By Jack Phillips
A lawyer representing several unnamed FBI whistleblowers said Wednesday that agents have lost confidence in the bureau’s leadership amid recent controversy.
The FBI and the Department of Justice (DOJ) have faced Republican criticism over the raid of former President Donald Trump’s Mar-a-Lago, while a number of whistleblowers have provided testimony to GOP lawmakers about alleged political bias at the bureau. Over the past weekend, high-ranking FBI agent Timothy Thibault departed the agency amid whistleblower complaints.
“I’m hearing from FBI personnel that they feel like the director has lost control of the bureau,” Kurt Siuzdak, a lawyer and former agent who represents FBI whistleblowers, told the Washington Times on Wednesday. “They’re saying, ‘How does this guy survive? He’s leaving. He’s got to leave.’”
Siuzdak told the paper that FBI agents have told him they’ve “lost confidence” in FBI Director Christopher Wray. “All Wray does is go in and say we need more training and we’re doing stuff about it, or we will not tolerate it.”
In March, Siuzdak told the New York Post that he left the FBI after a 25-year career as an agent due to what he says is a lack of accountability among FBI managers and the bureau’s leadership. He blamed it on political biases held by top managers and leaders.
Whistleblowers, Siuzdak told the paper this week, have alleged that Wray didn’t take action on a variety of matters, including sexual harassment claims and agents being forced to sign fake affidavits. Trump nominated Wray in 2017 after firing former Director James Comey.
When contacted by The Epoch Times last week about recent whistleblower claims, the FBI issued a statement that the “men and women of the FBI do their jobs with rigor, objectivity, and a fierce commitment to our mission.”
“All FBI employees are held to the highest standards of professional and ethical conduct. Allegations of misconduct are taken seriously and referred to the Inspection Division or the Department of Justice Office of the Inspector General. Through the disciplinary process, the FBI will continue to hold employees accountable for any substantiated misconduct,” the agency added.
The FBI on Wednesday appeared to send the same statement to the Washington Times about Siuzdak’s interview. The Epoch Times has contacted the agency for additional comment.
Last week, Rep. Matt Gaetz (R-Fla.) said he’s received new whistleblower complaints from FBI employees, calling for a new investigation.
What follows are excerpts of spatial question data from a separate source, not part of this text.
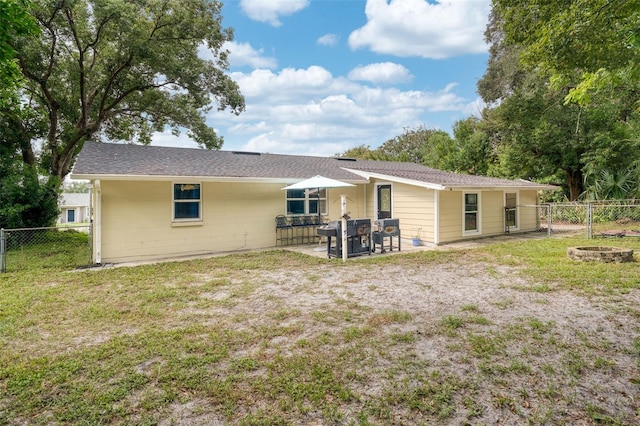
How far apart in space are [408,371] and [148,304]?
12.9ft

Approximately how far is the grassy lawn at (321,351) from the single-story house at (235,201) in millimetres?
2670

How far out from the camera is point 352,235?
901 cm

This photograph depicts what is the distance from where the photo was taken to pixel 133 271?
7492 millimetres

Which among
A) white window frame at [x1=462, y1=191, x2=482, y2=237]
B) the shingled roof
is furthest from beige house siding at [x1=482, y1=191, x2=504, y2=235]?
the shingled roof

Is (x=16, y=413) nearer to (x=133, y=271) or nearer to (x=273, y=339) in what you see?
(x=273, y=339)

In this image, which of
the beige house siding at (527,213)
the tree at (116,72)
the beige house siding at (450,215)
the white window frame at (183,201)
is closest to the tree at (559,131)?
the beige house siding at (527,213)

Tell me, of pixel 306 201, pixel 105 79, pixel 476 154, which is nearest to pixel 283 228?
pixel 306 201

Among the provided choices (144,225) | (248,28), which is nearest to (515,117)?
(248,28)

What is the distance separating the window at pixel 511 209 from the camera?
13.1 m

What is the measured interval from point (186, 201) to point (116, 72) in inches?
336

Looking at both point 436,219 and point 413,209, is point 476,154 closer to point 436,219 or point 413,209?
point 413,209

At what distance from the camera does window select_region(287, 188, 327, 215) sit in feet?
37.8

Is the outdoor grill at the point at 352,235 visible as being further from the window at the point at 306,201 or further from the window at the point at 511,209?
the window at the point at 511,209

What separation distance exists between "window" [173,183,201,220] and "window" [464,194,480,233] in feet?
28.1
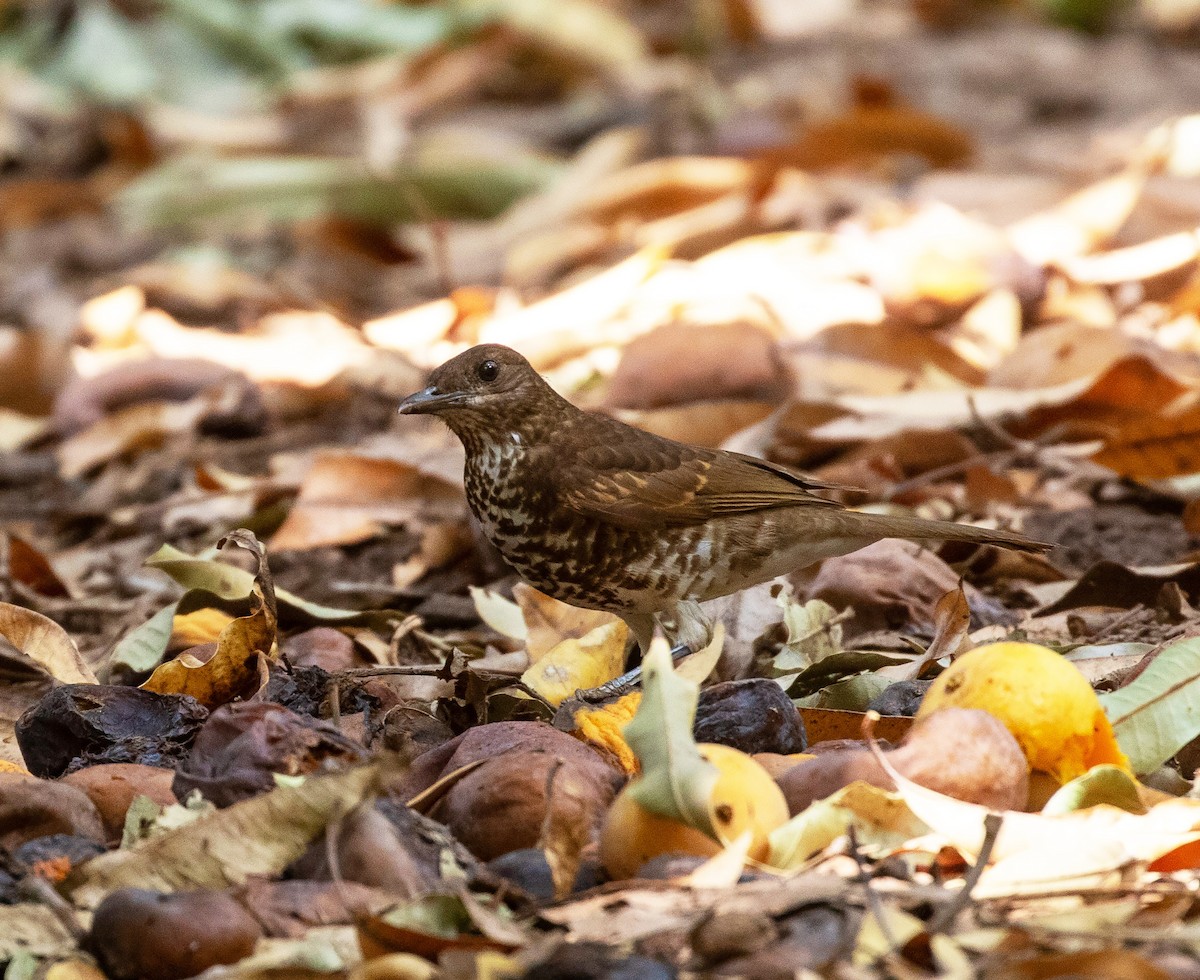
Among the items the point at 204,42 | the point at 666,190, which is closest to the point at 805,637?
the point at 666,190

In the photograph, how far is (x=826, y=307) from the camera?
6.62 metres

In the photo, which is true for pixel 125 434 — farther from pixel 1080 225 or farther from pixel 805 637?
pixel 1080 225

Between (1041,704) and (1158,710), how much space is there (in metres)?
0.38

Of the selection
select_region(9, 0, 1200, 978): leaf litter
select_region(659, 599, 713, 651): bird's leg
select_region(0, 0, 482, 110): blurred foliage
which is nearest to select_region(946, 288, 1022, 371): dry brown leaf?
select_region(9, 0, 1200, 978): leaf litter

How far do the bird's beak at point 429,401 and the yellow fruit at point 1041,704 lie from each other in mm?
1753

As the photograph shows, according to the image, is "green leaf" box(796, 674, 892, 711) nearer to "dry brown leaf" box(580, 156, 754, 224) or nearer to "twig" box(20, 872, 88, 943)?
"twig" box(20, 872, 88, 943)

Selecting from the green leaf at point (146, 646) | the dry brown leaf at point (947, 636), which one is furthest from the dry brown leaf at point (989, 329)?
the green leaf at point (146, 646)

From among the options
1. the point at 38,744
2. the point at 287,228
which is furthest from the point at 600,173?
the point at 38,744

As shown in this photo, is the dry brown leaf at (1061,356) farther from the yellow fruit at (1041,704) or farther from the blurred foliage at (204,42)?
the blurred foliage at (204,42)

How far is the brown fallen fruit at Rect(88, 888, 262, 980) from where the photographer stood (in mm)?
2484

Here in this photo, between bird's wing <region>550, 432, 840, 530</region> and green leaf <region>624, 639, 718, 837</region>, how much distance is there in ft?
5.02

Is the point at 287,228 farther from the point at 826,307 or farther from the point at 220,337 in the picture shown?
the point at 826,307

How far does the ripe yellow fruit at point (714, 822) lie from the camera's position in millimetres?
2734

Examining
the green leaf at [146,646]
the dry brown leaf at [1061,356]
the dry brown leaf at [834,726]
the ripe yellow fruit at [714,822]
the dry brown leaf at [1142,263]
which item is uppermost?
the dry brown leaf at [1142,263]
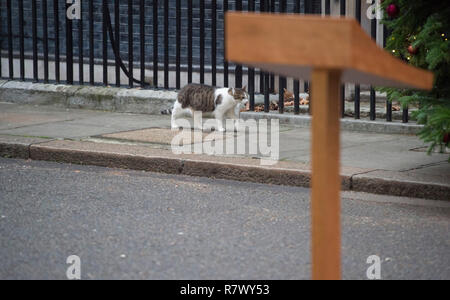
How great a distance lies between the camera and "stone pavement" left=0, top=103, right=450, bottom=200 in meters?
6.53

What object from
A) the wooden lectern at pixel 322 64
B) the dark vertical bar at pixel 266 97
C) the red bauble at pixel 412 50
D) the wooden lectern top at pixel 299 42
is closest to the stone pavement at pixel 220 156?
the dark vertical bar at pixel 266 97

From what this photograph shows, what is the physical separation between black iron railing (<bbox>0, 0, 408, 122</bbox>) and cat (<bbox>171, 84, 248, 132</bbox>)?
59 cm

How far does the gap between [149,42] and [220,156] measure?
15.2 ft

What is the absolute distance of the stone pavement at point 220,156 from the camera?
6.53m

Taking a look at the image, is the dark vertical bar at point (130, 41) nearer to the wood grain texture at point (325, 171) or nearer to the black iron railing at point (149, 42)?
the black iron railing at point (149, 42)

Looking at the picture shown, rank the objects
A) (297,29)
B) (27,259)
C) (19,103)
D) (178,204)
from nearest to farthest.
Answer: (297,29), (27,259), (178,204), (19,103)

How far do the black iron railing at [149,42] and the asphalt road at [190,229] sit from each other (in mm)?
2826

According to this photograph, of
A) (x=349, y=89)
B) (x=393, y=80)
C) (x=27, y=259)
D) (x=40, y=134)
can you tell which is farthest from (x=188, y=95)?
(x=393, y=80)

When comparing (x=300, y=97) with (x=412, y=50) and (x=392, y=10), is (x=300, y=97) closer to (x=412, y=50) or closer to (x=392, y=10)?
(x=412, y=50)

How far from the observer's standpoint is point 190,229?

“The guy told me that he loves the bureau, that he doesn’t want to see the bureau defunded or destroyed, but that he really feels a need to come forward so that there’s a focus on the things they ought to be doing, not trying to affect political outcomes,” the GOP lawmaker said.
As for Thibault, a lawyer representing the former FBI agent told news outlets that he left the agency on his own terms and it had nothing to do with Hunter Biden or Trump. Whistleblowers have alleged to Sen. Chuck Grassley (R-Iowa) that Thibault slow-walked the Biden laptop investigation and expressed animus toward Trump, according to letters he’s sent to FBI leaders.
“In the last couple of months, and particularly the last 24 hours,” a lawyer for Thibault said Tuesday, “there have been a number of inaccurate media stories and allegations on social media about our client.”
The lawyer said Thibault did not supervise the investigation into Hunter Biden. And neither did Thibault display any political biases in his work, the lawyer added, reported Time magazine.
“In particular, Mr. Thibault was not involved in any decisions related to any laptop that may be at issue in that investigation, and he did not seek to close the investigation,” the lawyer said, adding that he wasn’t involved in the Mar-a-Lago raid either.